Simon Birmingham: Problem, Laura, that we’ve indicated there is that those types of caps might have, might have some short term effect, but the way in which they’ve been constructed drives investment away, coupled with the types of policies the government’s put in place that stymie gas coming to market, will create more medium and longer term problems that exacerbate the length of energy price crises, of energy shortages and difficulties. And that’s why when it’s come to the PRRT reforms, the tax reforms that were outlined in the recent budget, we’ve said we’ll play a constructive role. But in return we want the government to come to the table and have a look at where they can actually make changes to the policies that they’ve put in place that constrain gas coming to market and actually make it easier for those projects to get to the market because that’s going to help Australia through the medium to long term and not have these problems last longer and therefore put us in a situation where inflation and energy costs are higher for longer than they would otherwise need to be. And so, there are key things that that we want to ensure we play a constructive role in, in trying to get the government to see that some of their policy settings are making things worse and that if we can drive them to change that, then hopefully they can create a better situation in those energy markets and be one area that helps. But the government definitely needs to rethink its industrial relations agenda. Listen to the cries that are coming from Australian businesses big and small at present about the proposed additional reforms. There are enough concerns about last year’s reforms and we’re starting to see indeed through those low growth rates, these low productivity rates, the alarm bells ringing because of that, and they cannot go down a path where further IR reforms make this even worse and harder in the future.

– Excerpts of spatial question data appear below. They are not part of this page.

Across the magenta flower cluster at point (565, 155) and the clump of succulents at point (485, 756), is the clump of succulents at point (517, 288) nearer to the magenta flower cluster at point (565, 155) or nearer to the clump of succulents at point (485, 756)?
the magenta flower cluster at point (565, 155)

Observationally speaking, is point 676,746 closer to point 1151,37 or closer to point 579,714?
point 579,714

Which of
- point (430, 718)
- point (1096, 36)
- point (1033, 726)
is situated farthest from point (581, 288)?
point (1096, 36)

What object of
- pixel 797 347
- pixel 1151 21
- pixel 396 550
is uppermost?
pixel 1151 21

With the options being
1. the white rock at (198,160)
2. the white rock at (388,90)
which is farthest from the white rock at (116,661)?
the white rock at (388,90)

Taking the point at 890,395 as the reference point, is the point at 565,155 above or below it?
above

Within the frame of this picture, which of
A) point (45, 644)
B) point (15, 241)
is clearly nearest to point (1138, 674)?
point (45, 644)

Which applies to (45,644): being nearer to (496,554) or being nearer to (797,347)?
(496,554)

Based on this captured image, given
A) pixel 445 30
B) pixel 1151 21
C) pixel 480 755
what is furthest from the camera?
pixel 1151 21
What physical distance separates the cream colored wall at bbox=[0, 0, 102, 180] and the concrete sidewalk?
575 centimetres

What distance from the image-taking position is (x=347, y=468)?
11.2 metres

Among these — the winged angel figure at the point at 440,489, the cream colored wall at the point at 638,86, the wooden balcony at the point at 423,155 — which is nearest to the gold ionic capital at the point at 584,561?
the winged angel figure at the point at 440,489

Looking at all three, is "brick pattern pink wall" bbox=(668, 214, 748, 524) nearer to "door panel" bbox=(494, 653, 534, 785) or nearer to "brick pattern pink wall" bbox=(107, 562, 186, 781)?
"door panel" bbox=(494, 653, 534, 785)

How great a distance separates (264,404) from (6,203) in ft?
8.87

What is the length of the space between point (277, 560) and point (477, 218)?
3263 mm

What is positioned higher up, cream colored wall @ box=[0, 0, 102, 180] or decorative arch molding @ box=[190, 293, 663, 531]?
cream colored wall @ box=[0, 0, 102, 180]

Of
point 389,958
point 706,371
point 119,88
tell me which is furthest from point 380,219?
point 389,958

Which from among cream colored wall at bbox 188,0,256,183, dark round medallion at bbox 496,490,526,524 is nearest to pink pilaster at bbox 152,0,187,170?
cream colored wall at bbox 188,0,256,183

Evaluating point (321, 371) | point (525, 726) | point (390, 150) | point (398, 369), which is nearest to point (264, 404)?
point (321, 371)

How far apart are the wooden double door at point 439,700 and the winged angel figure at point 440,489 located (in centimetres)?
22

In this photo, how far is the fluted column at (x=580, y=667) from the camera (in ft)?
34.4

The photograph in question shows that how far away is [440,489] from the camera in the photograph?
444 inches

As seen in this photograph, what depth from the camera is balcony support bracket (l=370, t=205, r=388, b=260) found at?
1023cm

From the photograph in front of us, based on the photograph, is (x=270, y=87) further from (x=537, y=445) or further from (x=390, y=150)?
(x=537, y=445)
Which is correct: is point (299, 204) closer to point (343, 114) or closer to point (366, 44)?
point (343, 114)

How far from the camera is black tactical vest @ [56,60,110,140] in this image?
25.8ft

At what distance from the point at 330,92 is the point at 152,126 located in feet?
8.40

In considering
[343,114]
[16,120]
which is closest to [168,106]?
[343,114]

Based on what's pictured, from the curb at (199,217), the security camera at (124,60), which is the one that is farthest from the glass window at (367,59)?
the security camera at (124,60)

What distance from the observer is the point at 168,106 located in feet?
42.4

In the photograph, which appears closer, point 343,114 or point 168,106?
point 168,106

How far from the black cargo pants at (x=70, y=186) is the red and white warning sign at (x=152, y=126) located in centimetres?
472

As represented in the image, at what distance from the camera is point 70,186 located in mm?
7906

Laura Jayes: Okay. One final thing. In your portfolio, you’re talking and you are pushing the government to do more to help Ukraine. What more do you want the Albanese Government to do?


Simon Birmingham: LJ, we’ve tried to ensure we keep as much bipartisanship here in support of Ukraine as possible, but it’s reached a point where it’s frankly embarrassing to see the Ukrainian Government having to run public campaigns appealing for more military assistance from Australia.

The level of frustration that we’re hearing from the Australian Ukrainian community and elsewhere is very, very real. And so, we want the Albanese Government urgently to release a new and comprehensive package of support, humanitarian assistance of which there’s been no additional commitment since the Labor Government was elected. The last humanitarian support was under the Morrison Government. Additional military assistance and providing detailed responses to the now public requests that the Ukrainian Government has made for additional Hawkeis, for additional military capabilities and a range of other areas, making sure that the government does this and does it as urgently as possible. Not wait until Anthony Albanese has a photo op opportunity at the NATO Leaders’ Summit. Actually, make the commitments now to a friend in need, a country in need, a country at war who deserves to ensure that they get the type of support from Australia that they were 12 months ago and the type of support that is commensurate with what we’re still seeing so many of our partner countries deliver from elsewhere around the world.


Laura Jayes: Simon Birmingham, thanks so much for your time.


Simon Birmingham: Thanks, LJ. My pleasure.